A HELOC is a revolving credit line — you can use the funds, repay them, then borrow them again, much like a credit card. You’ll only be able to use the funds during the draw period — typically the first 10 years. When the draw period ends, you’ll have a certain amount of time to repay what you borrowed plus any interest, usually up to 20 years.

HELOCs also use your home as collateral, which puts your home at risk of foreclosure if you default on the payments.

Pros and cons of a HELOC


  • You have the option to pay only interest during the draw period; this might mean your monthly payments are more manageable compared to the fixed payments on a home equity loan.
  • You don’t have to use (and repay) all of the funds you’ve been approved for. Interest is charged solely on the amount you’ve borrowed.
  • Some HELOCs come with a conversion option that allows you to set a fixed rate on some or all of your balance. This might help shield your budget from variable-rate increases. (One caveat, however: Home equity lenders often charge a fee for conversions.)


  • HELOCs have variable rates. In a rising-interest rate environment, that means you’ll pay more. This unpredictability could wreak havoc on your budget.
  • Many HELOCs come with an annual fee, and some come with prepayment penalties, aka cancellation or early termination fees, if you pay your line off sooner than the repayment schedule dictates.
  • You could lose your home to foreclosure if you don’t repay the line of credit.

When it makes sense to get a home equity line of credit

A HELOC could be ideal if you don’t know exactly the total amount you’ll need, or if your expenses will extend over a long period of time (like paying a home contractor in installments, or college tuition for four years). You have to not mind fluctuating payments.

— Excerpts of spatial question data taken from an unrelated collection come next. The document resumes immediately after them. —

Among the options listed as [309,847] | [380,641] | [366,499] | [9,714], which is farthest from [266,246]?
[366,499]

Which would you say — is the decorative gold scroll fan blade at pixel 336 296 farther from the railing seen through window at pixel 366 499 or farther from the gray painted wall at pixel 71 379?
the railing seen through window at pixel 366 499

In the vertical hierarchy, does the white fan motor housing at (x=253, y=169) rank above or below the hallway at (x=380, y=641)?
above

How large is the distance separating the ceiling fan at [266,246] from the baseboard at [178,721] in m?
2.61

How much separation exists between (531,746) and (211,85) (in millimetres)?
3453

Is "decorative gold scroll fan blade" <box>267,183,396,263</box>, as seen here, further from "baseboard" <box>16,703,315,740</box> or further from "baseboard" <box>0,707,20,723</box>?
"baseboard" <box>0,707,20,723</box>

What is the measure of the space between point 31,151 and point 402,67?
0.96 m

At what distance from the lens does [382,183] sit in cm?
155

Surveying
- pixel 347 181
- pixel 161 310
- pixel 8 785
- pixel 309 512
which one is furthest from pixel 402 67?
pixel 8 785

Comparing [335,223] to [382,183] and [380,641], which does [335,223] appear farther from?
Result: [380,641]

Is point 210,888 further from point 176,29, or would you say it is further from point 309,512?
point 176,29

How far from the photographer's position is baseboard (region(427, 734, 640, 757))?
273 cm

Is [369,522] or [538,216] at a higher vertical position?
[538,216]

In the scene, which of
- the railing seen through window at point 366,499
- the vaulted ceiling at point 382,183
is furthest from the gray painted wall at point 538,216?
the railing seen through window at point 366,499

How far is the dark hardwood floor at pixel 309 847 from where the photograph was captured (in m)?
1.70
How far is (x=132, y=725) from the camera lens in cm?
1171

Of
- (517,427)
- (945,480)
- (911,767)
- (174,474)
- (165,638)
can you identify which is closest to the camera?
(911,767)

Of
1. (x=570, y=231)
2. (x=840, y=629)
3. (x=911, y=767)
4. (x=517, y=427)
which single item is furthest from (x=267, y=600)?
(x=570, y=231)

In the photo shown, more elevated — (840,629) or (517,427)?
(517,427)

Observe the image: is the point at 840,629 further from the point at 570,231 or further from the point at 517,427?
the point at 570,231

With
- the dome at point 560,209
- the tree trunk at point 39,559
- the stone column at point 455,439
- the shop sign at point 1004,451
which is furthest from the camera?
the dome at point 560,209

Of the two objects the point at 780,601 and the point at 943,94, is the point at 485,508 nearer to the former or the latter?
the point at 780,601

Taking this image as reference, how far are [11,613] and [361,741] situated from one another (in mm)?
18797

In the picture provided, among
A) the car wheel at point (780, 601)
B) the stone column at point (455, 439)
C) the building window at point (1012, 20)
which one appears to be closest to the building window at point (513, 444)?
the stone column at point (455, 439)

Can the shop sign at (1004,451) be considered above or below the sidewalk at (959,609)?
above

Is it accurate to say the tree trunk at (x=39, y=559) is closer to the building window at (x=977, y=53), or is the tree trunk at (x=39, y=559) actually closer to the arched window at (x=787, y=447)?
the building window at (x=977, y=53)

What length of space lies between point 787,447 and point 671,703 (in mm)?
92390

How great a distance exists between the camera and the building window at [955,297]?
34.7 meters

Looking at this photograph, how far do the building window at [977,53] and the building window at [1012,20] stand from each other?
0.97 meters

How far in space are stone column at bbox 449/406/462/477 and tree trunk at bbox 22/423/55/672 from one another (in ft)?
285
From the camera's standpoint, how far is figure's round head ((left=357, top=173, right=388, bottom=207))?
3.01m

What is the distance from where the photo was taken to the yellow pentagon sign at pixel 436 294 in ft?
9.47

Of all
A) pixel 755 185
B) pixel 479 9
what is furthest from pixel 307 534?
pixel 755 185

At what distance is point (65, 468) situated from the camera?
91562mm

Can you have both a HELOC and a home equity loan?

Theoretically, there is no limit to the number of home equity loans or lines of credit you can hold simultaneously, but it’ll be harder to qualify with each new application because you’ll have less and less equity to tap with each loan.

For instance, if you have a home valued at $500,000 and two home equity loans totaling $425,000, you’ve already borrowed 85 percent of your home’s value — the cap for many home equity lenders.

A lender might charge higher interest rates on additional loans or lines of credit, especially if you ask for a second loan from the same lender. Also, be mindful that all loans collectively count towards your home equity debt limit in the eyes of the IRS. This could affect your ability to take interest from the loan or HELOC as a tax deduction.

Final word on HELOCs vs home equity loans

Home equity loans and HELOCs both allow you to borrow money against your home equity, but they’re not the same. Consider the purpose of the funds, how much you need and whether or not you’ll want to borrow more in the future. Once you decide, get your credit in good shape and shop around to secure the best rate.